What to produce:
Copy the lines exactly as they stand, beginning with the line that contains "Between the point" and continuing through the last line.

Material for the task:

— start —

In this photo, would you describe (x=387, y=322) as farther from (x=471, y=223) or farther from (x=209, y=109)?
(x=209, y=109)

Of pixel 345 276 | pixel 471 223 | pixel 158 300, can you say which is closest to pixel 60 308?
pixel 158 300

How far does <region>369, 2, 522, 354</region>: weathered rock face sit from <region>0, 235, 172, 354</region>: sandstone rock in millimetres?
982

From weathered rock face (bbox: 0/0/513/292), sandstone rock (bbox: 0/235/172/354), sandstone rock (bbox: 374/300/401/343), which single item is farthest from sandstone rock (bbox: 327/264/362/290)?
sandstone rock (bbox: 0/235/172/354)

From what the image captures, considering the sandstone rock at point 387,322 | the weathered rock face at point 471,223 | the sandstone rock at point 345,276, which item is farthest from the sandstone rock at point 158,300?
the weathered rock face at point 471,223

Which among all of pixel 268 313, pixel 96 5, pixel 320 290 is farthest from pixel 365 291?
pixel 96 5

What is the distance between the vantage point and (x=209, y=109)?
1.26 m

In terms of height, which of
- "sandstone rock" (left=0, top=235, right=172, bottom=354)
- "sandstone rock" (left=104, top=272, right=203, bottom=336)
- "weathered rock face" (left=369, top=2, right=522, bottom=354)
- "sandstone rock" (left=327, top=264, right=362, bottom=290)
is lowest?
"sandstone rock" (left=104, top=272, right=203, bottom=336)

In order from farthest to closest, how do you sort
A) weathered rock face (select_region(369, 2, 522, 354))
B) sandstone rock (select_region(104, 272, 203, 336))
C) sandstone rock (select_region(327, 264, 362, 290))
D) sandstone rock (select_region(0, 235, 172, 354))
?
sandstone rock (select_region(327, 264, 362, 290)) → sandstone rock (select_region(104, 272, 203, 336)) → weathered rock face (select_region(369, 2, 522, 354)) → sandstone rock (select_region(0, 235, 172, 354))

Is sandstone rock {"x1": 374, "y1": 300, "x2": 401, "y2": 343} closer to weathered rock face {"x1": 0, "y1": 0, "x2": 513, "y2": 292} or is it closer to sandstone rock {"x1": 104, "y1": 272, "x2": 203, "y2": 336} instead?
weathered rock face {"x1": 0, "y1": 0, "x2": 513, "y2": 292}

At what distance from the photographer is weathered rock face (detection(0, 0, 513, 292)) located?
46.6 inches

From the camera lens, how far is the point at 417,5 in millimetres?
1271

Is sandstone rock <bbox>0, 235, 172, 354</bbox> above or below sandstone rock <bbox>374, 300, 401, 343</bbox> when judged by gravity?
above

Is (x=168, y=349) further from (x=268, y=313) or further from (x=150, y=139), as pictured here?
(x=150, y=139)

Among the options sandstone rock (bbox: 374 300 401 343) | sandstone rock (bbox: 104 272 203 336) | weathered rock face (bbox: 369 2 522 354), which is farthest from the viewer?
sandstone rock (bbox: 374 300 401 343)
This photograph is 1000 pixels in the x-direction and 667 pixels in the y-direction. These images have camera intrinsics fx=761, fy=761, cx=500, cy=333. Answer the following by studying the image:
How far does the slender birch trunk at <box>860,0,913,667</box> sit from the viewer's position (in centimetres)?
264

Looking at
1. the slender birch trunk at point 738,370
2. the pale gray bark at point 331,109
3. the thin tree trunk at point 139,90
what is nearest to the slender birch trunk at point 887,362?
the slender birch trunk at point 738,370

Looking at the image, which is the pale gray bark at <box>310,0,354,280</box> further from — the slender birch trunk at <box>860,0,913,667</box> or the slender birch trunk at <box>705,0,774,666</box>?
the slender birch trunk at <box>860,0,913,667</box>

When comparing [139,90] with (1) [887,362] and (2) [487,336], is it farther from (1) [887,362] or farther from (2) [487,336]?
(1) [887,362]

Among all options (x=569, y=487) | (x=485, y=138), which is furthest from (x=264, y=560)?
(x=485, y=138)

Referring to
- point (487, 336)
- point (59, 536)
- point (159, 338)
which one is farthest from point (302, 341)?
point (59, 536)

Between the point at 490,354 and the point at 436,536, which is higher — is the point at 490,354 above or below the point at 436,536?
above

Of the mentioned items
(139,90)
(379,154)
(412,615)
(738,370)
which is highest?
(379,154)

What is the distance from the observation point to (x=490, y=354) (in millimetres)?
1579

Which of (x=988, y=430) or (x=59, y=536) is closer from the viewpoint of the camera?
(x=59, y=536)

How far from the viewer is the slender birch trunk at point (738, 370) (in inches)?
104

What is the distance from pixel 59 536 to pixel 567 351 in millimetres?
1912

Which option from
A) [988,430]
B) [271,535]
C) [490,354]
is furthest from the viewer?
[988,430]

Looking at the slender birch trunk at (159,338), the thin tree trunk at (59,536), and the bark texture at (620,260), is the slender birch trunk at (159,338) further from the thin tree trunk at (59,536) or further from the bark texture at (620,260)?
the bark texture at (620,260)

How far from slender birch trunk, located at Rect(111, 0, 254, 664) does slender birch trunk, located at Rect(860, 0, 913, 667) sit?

— end —

Output of the exercise:
Between the point at 490,354 and the point at 436,536, which is higher — is the point at 490,354 above or below the point at 436,536?
above

Of the mentioned items
(139,90)
(379,154)
(412,615)
(738,370)
which is highest?
(379,154)

What is the distance from the observation point to (x=490, y=354) (in millimetres)?
1579

Which of (x=988, y=430) or (x=59, y=536) is closer from the viewpoint of the camera?
(x=59, y=536)

How far from the viewer is the slender birch trunk at point (738, 370) (in inches)?
104

What is the distance from pixel 59 536 to pixel 567 351 in millimetres?
1912

Which option from
A) [988,430]
B) [271,535]
C) [490,354]
is furthest from the viewer?
[988,430]

Looking at the slender birch trunk at (159,338), the thin tree trunk at (59,536), and the bark texture at (620,260), is the slender birch trunk at (159,338) further from the thin tree trunk at (59,536) or further from the bark texture at (620,260)?
the bark texture at (620,260)

How far from slender birch trunk, located at Rect(111, 0, 254, 664) does slender birch trunk, located at Rect(860, 0, 913, 667) sit?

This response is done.